Aurait-il examiné pour la première fois l’admissibilité des amortissements enregistrés en 2006 et 2007, qu’il n’aurait pu que les refuser. En effet, M. A______ aurait dû opérer les amortissements litigieux dès l’année 2000, puisqu’il admettait que la créance litigieuse était alors devenue irrécupérable de façon durable. Par conséquent, l'enregistrement de ces amortissements en 2006 et 2007 seulement ne pouvait pas être pris en compte fiscalement.

26) Le 2 juin 2016, M. A______ a interjeté recours contre le jugement précité auprès de la chambre administrative de la Cour de justice (ci-après : la chambre administrative), concluant à l’annulation du jugement et au renvoi du dossier à l’autorité de taxation afin qu’elle notifie un nouveau bordereau de taxation
ICC 2010 dans le sens des considérants, en ramenant le revenu imposable à
CHF 0.-. Les conclusions étaient prises sous suite de frais et dépens.

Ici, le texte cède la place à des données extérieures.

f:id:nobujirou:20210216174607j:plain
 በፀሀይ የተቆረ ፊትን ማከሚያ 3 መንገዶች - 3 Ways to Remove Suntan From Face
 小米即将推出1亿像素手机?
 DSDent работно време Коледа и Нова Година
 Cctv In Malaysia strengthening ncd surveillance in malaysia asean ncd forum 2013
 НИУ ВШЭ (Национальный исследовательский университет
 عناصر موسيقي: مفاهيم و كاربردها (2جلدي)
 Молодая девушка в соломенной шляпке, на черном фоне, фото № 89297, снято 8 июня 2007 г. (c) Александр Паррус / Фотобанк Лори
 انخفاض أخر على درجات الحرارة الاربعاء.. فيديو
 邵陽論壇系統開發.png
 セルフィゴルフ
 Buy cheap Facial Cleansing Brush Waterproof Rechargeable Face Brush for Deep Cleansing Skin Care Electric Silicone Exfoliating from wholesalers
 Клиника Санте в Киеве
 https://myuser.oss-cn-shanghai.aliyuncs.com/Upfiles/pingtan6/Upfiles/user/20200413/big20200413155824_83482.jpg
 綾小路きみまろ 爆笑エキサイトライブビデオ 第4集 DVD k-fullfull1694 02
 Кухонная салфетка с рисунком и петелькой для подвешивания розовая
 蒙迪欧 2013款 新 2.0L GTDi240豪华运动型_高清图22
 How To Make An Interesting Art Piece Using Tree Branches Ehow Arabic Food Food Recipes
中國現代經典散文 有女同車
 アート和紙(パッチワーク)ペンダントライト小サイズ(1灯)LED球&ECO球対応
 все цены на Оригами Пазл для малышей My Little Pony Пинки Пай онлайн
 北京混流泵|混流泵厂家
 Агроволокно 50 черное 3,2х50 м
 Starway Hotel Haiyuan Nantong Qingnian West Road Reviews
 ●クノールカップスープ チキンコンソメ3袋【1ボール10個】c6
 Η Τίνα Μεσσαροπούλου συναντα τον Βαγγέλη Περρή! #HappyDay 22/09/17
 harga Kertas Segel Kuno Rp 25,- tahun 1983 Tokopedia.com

En substance, il a repris les mêmes arguments que ceux développés le 2 juin 2015 devant le TAPI.

27) Le 8 juin 2016, le TAPI a transmis son dossier sans formuler d’observation.

28) Le 22 juillet 2016, l’AFC-GE a conclu au rejet du recours.

a. Le jugement du 12 janvier 2015 n’ayant pas été contesté, la taxation du contribuable pour 2006 était entrée en force, avec pour conséquence que le report sur l’exercice 2010, de la perte sur créance non retenue dans cette taxation, était exclu.

Il incombait au contribuable de contester ce jugement pour faire reconnaître l’existence même de la créance de CHF 8'000'000.- et se réserver le droit de faire valoir les pertes subies en 2006 à l’occasion du premier bordereau qui ferait mention d’un revenu imposable.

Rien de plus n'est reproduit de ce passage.